Label: psi – psi 04.10
Format: CD, Album; Country: Japan - Released: May 2004
Style: Free Jazz, Free Improvisation
Recorded in concert at Freedom Of The City 2004, Conway Hall, London on 3 May 2004.
Photographer: Caroline Forbes
Distributor: Northcountry Distributors
Personnel: Sten Sandell (piano, electronics, voice); David Stackenäs (guitar); Evan Parker (soprano saxophone, tenor saxophone); Barry Guy (double bass); Paul Lytton (percussion)

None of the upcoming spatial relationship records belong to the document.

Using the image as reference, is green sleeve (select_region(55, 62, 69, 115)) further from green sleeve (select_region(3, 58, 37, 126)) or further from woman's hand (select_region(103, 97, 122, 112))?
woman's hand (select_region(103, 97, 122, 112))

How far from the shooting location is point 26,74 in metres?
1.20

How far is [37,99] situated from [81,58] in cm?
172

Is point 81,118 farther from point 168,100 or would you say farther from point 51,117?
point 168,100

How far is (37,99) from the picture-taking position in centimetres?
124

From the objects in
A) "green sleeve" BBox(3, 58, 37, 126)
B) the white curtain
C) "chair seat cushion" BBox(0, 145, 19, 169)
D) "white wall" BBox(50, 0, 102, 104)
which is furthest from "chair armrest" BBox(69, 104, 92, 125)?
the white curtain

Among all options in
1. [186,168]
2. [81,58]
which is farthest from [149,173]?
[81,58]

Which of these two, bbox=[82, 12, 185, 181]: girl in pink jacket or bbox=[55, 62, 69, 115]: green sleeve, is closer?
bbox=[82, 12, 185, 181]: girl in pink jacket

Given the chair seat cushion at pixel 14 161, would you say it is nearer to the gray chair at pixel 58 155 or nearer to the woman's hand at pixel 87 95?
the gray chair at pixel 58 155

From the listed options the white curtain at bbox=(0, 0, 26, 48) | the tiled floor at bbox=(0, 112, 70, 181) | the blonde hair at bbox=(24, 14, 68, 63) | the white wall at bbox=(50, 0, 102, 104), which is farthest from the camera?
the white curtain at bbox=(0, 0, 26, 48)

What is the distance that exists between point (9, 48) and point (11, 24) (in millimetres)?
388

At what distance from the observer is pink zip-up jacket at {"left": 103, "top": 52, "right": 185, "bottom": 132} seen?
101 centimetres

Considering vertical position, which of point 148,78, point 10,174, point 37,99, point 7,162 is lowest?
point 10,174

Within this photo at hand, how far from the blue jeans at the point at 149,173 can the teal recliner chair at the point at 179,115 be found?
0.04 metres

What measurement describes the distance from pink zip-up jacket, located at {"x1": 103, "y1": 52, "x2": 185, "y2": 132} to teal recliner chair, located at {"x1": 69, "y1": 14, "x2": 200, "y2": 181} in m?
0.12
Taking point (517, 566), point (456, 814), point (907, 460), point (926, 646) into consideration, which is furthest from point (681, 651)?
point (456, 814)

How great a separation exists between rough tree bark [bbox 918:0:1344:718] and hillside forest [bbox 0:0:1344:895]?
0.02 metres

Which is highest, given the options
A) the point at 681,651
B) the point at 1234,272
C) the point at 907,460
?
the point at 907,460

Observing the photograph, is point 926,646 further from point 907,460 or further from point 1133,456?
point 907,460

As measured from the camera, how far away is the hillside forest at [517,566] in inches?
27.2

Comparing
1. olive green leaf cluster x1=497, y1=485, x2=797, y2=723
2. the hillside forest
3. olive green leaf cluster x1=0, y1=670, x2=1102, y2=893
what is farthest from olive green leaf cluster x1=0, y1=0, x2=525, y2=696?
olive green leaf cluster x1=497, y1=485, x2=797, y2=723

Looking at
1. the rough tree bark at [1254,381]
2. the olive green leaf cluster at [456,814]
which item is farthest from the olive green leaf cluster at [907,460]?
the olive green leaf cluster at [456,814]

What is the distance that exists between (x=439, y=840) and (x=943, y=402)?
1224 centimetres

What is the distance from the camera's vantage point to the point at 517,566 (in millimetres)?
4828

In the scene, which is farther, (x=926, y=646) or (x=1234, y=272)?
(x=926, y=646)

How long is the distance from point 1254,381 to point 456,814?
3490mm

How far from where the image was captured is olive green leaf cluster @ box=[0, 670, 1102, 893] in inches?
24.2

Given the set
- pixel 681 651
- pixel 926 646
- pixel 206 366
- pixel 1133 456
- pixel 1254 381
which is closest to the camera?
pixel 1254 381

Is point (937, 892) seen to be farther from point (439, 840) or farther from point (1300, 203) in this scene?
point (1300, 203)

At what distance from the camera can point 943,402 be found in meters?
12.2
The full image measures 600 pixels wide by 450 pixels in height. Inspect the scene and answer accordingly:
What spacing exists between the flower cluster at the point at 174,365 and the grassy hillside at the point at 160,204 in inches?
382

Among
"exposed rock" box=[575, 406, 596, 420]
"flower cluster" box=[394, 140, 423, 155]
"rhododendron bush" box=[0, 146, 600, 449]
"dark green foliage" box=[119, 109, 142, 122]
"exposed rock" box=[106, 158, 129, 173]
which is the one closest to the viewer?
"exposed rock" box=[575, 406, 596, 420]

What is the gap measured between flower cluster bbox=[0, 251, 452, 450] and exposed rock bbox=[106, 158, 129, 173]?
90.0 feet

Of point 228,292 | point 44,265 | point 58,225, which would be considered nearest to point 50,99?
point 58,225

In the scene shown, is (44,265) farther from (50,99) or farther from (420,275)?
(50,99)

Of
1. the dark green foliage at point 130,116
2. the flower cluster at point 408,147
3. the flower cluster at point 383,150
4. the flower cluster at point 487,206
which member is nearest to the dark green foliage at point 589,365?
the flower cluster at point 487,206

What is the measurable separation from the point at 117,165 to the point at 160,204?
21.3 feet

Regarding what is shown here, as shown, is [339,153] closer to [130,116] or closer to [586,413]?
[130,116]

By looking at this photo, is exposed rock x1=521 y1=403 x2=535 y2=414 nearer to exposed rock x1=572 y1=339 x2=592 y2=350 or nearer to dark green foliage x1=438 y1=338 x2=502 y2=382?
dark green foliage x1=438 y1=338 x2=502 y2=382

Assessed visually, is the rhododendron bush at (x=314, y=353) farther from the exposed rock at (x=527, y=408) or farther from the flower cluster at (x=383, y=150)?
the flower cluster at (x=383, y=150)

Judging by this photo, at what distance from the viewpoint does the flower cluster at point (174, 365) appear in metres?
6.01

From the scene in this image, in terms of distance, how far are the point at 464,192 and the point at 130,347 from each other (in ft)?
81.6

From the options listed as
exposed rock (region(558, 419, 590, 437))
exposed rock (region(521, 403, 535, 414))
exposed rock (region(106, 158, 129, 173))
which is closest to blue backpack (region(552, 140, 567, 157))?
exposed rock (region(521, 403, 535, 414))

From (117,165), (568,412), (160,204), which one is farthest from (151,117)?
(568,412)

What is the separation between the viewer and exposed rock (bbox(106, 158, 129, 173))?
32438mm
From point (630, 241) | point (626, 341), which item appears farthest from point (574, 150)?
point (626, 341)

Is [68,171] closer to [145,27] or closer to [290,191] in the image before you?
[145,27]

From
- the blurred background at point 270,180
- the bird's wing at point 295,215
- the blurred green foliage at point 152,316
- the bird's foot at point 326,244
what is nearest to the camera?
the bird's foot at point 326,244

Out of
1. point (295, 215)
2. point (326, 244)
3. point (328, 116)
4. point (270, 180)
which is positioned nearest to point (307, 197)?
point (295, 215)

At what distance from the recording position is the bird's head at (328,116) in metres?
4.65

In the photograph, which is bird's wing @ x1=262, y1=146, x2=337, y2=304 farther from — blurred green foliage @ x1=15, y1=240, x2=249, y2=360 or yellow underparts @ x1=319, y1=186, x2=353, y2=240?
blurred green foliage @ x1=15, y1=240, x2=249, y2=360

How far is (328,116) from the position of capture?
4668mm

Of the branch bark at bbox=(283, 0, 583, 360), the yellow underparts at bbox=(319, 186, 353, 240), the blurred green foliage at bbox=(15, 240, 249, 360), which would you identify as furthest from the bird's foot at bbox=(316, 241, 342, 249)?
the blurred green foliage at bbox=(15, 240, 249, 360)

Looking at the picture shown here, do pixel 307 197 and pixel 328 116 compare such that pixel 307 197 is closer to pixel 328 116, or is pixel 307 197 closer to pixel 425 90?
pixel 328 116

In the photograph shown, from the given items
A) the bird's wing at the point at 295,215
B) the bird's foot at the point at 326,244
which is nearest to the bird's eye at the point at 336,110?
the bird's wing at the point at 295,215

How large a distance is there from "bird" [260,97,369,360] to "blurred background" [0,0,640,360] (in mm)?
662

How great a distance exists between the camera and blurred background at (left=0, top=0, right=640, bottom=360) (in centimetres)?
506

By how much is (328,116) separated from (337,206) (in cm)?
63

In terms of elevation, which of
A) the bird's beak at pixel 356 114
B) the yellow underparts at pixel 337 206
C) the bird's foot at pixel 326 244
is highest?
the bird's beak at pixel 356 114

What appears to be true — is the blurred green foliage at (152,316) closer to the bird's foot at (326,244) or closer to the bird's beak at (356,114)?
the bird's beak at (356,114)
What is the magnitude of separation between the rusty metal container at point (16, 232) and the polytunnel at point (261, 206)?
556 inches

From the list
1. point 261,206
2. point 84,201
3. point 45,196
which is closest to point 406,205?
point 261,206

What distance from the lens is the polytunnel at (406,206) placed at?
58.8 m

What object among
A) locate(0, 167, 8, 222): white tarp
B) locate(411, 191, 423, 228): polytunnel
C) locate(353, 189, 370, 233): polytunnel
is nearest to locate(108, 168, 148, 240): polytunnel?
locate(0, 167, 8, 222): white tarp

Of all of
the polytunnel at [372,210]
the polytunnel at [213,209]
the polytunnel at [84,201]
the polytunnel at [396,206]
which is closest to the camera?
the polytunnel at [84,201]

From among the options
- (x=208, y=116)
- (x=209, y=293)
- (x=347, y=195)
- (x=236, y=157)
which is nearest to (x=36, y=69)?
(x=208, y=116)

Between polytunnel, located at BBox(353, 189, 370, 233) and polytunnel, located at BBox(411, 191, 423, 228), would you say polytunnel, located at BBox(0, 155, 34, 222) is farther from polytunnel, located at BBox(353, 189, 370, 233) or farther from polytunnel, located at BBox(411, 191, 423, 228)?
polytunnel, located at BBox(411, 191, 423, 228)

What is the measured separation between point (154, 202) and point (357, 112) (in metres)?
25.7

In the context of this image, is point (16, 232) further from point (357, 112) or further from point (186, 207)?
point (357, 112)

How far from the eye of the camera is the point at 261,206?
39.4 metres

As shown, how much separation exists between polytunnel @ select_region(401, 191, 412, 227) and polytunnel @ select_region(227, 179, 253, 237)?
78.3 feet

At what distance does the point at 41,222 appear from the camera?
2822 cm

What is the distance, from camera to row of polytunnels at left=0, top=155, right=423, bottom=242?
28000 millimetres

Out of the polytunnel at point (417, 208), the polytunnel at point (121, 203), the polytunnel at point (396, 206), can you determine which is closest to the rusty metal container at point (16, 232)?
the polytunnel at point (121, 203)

Recorded live at the 2004 Freedom of the City Festival, this album features the visiting Swedish duo of pianist Sten Sandell and guitarist David Stackenäs, on their own at first, and later joined by the trusty Parker/Guy/Lytton trio. Sandell is a powerful player and a resourceful improviser, resolutely belonging to the expressive camp. His use of preparations and occasional electronics (even his voice at times, although not much in this concert), and his extremely large dynamics palette deserve comparisons with Keith Tippett and Howard Riley. Best known for his tenure in the improv collective No Spaghetti Edition, Stackenäs is less easy to characterize, his playing seemingly borrowing from every meaningful guitarist in classical, jazz and avant-garde history, from Bailey to Segovia and Lussier. As a two-headed unit, Sandell and Stackenäs light sparks, their dialogue often turning into argument. "Jansson's Temptation (Part 1)" is a heated debate, the pianist hammering one point after another before laying a gripping solo consisting of sharply contrasting elements (as if he were now arguing with himself). The second part of this duet cools down and lingers on, Stackenäs' use of a hand-held fan (or other rotating device) on the guitar strings bringing little more than a cliche to the improvisation. The 34-minute quintet piece with Parker, Guy and Lytton is all over the place, ranging from near-chaotic five-way exchanges to an almost silent middle section and a couple of uncomfortable points of hesitation in between. Stackenäs' acoustic guitar often gets buried by the force brut of the English trio (to which Sandell seems more than happy to add), but there are also a few minutes of true group communion. Despite being entertaining and varied, Gubbröra rarely steps beyond that line, making it a rather unessential item.